# ASSIGNMENT
Whichever lines include the word "vote", copy them as they appear in the data.

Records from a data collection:
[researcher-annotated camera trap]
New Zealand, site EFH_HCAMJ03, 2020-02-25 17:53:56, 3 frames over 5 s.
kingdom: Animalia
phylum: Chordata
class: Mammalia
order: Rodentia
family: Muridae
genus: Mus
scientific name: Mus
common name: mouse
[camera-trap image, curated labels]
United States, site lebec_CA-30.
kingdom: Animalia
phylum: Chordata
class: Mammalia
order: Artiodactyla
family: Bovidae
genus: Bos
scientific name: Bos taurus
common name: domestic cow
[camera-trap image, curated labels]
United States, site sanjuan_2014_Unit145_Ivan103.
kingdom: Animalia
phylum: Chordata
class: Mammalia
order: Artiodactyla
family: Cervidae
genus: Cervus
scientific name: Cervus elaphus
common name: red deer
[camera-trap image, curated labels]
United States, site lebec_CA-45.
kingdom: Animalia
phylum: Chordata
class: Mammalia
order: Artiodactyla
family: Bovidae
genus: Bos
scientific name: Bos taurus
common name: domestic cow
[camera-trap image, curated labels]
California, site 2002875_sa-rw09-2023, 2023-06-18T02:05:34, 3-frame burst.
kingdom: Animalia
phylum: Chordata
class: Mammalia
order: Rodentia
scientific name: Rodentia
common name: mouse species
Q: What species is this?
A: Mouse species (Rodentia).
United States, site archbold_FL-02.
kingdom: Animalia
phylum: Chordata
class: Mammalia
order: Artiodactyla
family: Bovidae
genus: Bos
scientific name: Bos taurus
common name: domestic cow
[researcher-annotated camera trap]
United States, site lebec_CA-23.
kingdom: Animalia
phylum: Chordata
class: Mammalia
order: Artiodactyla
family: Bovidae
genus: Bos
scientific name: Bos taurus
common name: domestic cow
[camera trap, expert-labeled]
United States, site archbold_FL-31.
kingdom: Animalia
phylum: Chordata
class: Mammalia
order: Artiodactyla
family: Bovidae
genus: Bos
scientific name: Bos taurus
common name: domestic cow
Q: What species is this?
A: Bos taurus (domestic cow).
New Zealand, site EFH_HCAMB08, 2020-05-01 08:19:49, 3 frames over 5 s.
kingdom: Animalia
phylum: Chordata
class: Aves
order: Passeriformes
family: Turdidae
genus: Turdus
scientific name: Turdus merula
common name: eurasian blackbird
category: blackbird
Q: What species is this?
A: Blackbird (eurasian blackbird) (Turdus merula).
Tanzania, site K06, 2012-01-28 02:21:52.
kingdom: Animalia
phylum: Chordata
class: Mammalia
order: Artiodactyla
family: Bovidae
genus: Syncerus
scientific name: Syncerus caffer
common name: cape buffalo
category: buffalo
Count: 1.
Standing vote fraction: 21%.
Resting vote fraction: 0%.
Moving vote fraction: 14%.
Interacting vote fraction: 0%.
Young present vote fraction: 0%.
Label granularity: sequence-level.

# WRITTEN ANSWER
Standing vote fraction: 21%.
Resting vote fraction: 0%.
Moving vote fraction: 14%.
Interacting vote fraction: 0%.
Young present vote fraction: 0%.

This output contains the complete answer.